[HN Gopher] Intel Releases x86-SIMD-sort 2.0 With Faster AVX-512...
___________________________________________________________________
Intel Releases x86-SIMD-sort 2.0 With Faster AVX-512 Sorting, New
Algorithms
Author : ashvardanian
Score : 78 points
Date : 2023-06-23 21:48 UTC (1 days ago)
(HTM) web link (www.phoronix.com)
(TXT) w3m dump (www.phoronix.com)
| tecleandor wrote:
| What kind of processes are heavily (or, at least, moderately)
| impacted by the performance improvement of sorting algorithms?
|
| By my lack of knowledge (and the heat of today :0 ) can't guess
| what algorithms or processes do lots of sorting behind the
| scenes.
| eyegor wrote:
| Sorting is pretty common in the numerics world because a lot of
| algorithms or techniques can be optimized heavily with sorted
| inputs. You either get to skip steps or bisect the dataset.
| Sort of like how most fast fft implementations will run 10-20%
| faster if you pad vectors to reach a power of 2 length. A
| typical "preprocess pipeline" would involve splitting vectors
| into power of 2 sizes or padding them to maximize cache lines,
| normalizing (and often mapping to an integer domain), and
| sorting.
| tredre3 wrote:
| I worked in embedded development and sorting large lists of
| files was a surprisingly big bottleneck for many of our
| projects because of the very slow microcontrollers. Even worse
| we couldn't cache the results because of no memory.
|
| So I was tasked to improve that and I had to write inline
| assembly to abuse specific cpu instructions that could
| effectively do much more char comparisons per clock cycle. We
| ended up not using it because of the usual reasons (not
| portable, hard to maintain) and our customers had to live with
| the 20-30s delay when entering a large directory, versus the
| 5-6s my code achieved.
|
| (Sorry this has little to do with the topic at hand, I don't
| really know when sorting becomes a problem on a multicore 5ghz
| cpu)
| djxfade wrote:
| Databases would be me suggestion
| cientifico wrote:
| A interesting reading related to this is the thoughts of Linus
| about AVX-512 back in 2020: https://www.phoronix.com/news/Linus-
| Torvalds-On-AVX-512
|
| My conclusion (feel free to enlighten me if I am wrong) is that a
| system will profit by having more cores instead of AVX-512 for
| the same power consumption.
| CyberRage wrote:
| heavily depends on the workload
|
| Some workloads can be accelerated via AVX-512 as shown here by
| Anandtech:
|
| https://www.anandtech.com/show/17601/intel-core-i9-13900k-an...
|
| See how AMD CPUs with AVX-512 enabled some a massive boost even
| with similar/less cores
|
| I would agree that most typical workloads don't benefit much
| from AVX-512, it requires software support and good use-
| case(wide parallel SIMD)
| formerly_proven wrote:
| "HPC doesn't exist and also FP performance is irrelevant" seems
| a wildly out of touch take from Linus.
| CyberRage wrote:
| Honestly HPC moved to GPUs for most of the heavy FP compute
|
| for CPUs INT perf is king, even in HPC/enterprise
| _hypx wrote:
| That would be ironic because Linus also predicted the death
| of discrete GPUs.
| eyegor wrote:
| Unfortunately this is not true in numerics.

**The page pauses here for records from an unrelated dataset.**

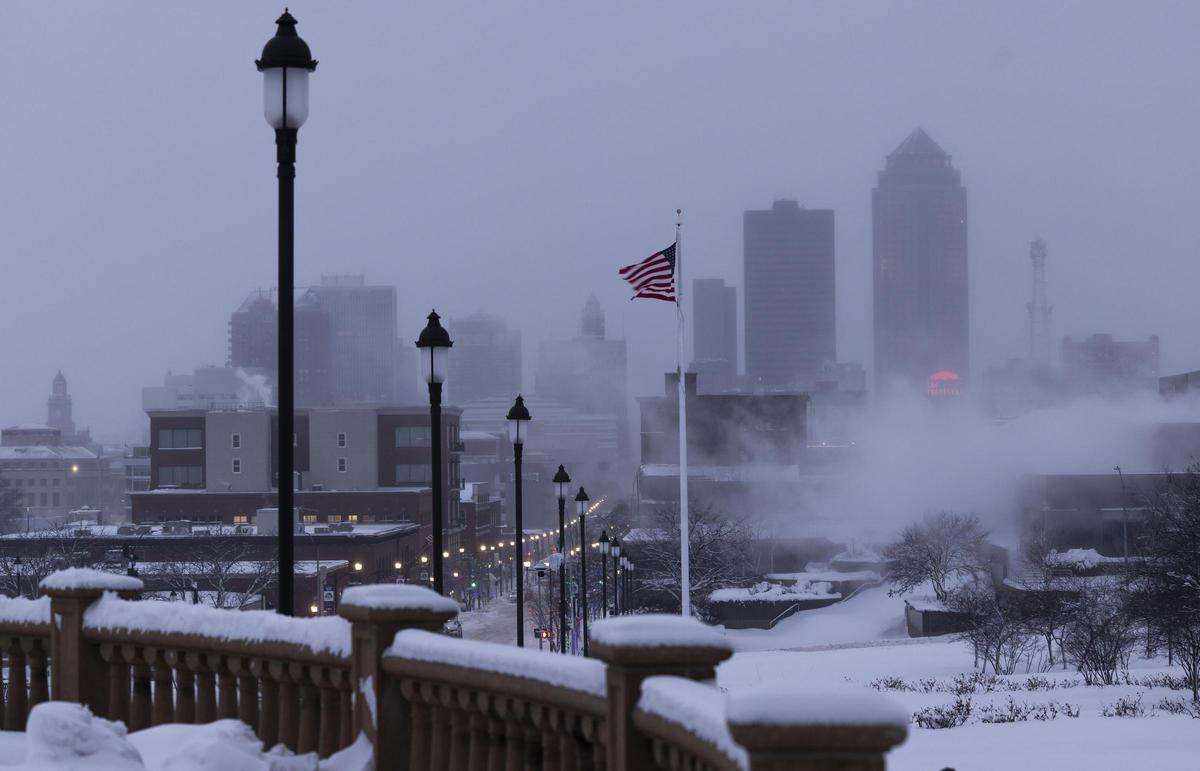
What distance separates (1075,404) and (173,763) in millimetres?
175853

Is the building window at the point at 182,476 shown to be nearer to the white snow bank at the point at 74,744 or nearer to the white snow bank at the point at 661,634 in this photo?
the white snow bank at the point at 74,744

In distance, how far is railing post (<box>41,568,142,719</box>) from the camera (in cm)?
1009

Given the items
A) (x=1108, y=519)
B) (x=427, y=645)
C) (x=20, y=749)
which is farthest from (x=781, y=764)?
(x=1108, y=519)

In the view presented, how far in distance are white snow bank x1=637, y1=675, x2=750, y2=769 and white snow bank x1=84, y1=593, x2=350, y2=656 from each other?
10.2 feet

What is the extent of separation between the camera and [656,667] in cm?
577

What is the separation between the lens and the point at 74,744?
8070 mm

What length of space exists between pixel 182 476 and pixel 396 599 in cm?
11831

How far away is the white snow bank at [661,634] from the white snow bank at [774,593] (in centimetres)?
8757

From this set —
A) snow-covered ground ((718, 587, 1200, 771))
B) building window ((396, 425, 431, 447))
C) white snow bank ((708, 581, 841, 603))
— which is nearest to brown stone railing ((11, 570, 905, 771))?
snow-covered ground ((718, 587, 1200, 771))

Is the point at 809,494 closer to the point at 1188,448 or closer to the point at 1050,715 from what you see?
the point at 1188,448

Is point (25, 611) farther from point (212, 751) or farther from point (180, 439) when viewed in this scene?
point (180, 439)

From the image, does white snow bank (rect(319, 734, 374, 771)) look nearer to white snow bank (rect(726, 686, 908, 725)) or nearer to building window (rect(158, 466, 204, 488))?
white snow bank (rect(726, 686, 908, 725))

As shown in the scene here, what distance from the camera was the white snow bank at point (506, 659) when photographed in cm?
624

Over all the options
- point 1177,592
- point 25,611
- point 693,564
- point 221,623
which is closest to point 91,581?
point 25,611
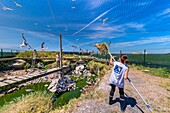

Lots of stupid
| heavy cfd/fea type workloads parellize well but aren't gpu
| accelerated. The reasons aren't clear to me, but a lot of
| the popular solvers are cpu only and involve mostly fp
| calcs. There are a few solvers that use gpus but they tend
| to be less accurate in exchange.
| uguuo_o wrote:
| Reasons : there is a significant amount of work needed to
| get codes to work on a distributed hybrid or gpu-only
| fashion. It's a completely different coding paradigm that
| needs significant studies before commercial entities
| adopt gpu use at scale. All-gpu solvers are starting to
| be developed, such as fun3d GPU[0], but features are very
| limited. GPU development is starting to catch up in the
| community, so it won't be long before a significant
| portion can operate heterogeneously or in gpu-only mode.
|
| [0] https://fun3d.larc.nasa.gov/GPU_March_2021.pdf
| janwas wrote:
| (Frequent AVX-512 user, opinions are my own.)
|
| It is time to stop quoting this rant, which is rather far
| removed from actual practice and reality.
|
| Specifically for sorting, Intel's sort and ours can be about
| 10x as fast as scalar.
|
| AVX-512 has high power? Great! Power is work per time. Let's
| have more of that. It is _useful_ work per _energy spent_ that
| we want to maximize, and there scalar code falls flat. Consider
| that OoO scheduling/control overhead is the real culprit;
| executing one instruction costs far more energy than the actual
| operation. SIMD divides that fixed cost over 16 elements,
| leading to 5-10x higher power efficiency.
|
| Top frequency reduction? Not since the first implementation on
| Skylake, and even there a non-issue, see https://github.com/goo
| gle/highway/blob/master/hwy/contrib/so....
|
| More cores? The shared-memory fabric is already bursting at the
| seams (see on-chip bottlenecks of Genoa), we are already
| cramming in too many for the current memory interface.
|
| What would actually be necessary: more bandwidth! A64FX CPUs
| actually beat GPUs in 2019 for supercomputing applications
| thanks to their HBM. Intel's Sappire Rapids Max also has this.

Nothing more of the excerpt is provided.